📚 Unicode Fundamentals

The Unicode Bidirectional Algorithm

The Unicode Bidirectional Algorithm (UBA) determines how text containing a mix of left-to-right and right-to-left scripts is displayed on screen. This guide explains how the algorithm works and the security risks that arise from abusing bidirectional control characters.

·

Most writing systems flow in one direction — English runs left-to-right (LTR), Arabic and Hebrew run right-to-left (RTL). But real-world text is rarely that simple. An Arabic sentence that mentions a product name in English, a Hebrew paragraph containing a JavaScript code snippet, or an English UI label with an Arabic user name — these all mix scripts with opposite directionalities. The Unicode Bidirectional Algorithm (UBA, commonly called "Bidi") is the specification that determines how such mixed text is ordered for display.

Why Bidi Is Hard

Consider this logical string stored in memory:

"The word مرحبا means hello"

In memory, the characters are stored in logical order — the order you would type them.
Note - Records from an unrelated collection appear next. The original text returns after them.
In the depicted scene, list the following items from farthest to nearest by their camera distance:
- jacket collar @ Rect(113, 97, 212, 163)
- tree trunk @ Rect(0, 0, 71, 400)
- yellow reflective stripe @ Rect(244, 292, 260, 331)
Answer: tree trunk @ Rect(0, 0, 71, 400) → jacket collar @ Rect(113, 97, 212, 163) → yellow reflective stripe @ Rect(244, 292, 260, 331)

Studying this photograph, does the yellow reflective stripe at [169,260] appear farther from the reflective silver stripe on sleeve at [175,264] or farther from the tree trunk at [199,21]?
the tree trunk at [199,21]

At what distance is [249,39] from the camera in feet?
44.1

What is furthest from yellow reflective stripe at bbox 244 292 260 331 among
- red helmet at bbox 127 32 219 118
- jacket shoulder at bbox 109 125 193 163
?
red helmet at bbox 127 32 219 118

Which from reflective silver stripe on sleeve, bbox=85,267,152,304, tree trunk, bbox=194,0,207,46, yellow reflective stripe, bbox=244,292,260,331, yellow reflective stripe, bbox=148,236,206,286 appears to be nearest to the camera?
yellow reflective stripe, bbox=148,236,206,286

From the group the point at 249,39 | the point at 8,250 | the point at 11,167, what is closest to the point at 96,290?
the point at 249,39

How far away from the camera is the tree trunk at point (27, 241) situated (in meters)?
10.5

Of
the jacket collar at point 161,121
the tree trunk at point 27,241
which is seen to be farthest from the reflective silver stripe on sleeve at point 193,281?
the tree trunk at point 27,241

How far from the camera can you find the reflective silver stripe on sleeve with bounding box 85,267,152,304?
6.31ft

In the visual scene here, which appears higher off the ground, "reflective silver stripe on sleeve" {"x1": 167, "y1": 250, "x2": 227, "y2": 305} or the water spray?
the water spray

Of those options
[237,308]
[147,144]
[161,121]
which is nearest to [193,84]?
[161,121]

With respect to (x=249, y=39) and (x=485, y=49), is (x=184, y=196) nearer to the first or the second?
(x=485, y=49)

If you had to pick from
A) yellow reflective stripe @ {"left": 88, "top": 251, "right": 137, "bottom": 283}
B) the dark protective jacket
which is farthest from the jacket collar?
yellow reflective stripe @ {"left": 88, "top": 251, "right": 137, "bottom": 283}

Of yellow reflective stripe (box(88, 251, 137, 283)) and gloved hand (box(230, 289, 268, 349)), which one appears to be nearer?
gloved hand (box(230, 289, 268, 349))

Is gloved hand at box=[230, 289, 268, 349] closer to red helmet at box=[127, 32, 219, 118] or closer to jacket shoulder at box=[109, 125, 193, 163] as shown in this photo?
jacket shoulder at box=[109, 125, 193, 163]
But on screen, the Arabic word must render right-to-left while the English words render left-to-right. The display engine must reorder the characters into visual order without any explicit instructions from the author.

The UBA handles this automatically in most cases. But when it guesses wrong — or when the text contains numbers, punctuation, or nested direction changes — the result can be confusing or even dangerous.

Key Terminology

Term Meaning
LTR Left-to-right (English, Latin, Cyrillic, Greek, CJK)
RTL Right-to-left (Arabic, Hebrew, Thaana, Syriac, N'Ko)
Bidi Bidirectional — text that contains both LTR and RTL runs
Logical order The order characters are stored in memory (typing order)
Visual order The order characters appear on screen after reordering
Run A maximal contiguous sequence of characters with the same direction
Embedding level A number (0–125) assigned to each character indicating its nesting depth and direction
Base direction The paragraph's overall direction (determines alignment and default behavior)

How the Algorithm Works

The UBA, defined in Unicode Standard Annex #9, operates in four phases:

Phase 1: Determine the Paragraph Embedding Level

The algorithm scans the paragraph for the first character with a strong directional type (a letter, not a number or punctuation). If that character is LTR (e.g., Latin, Greek, CJK), the paragraph embedding level is 0 (LTR). If it is RTL (e.g., Arabic, Hebrew), the level is 1 (RTL).

This paragraph level determines text alignment (left for LTR, right for RTL) and how ambiguous characters (like spaces and punctuation) are positioned.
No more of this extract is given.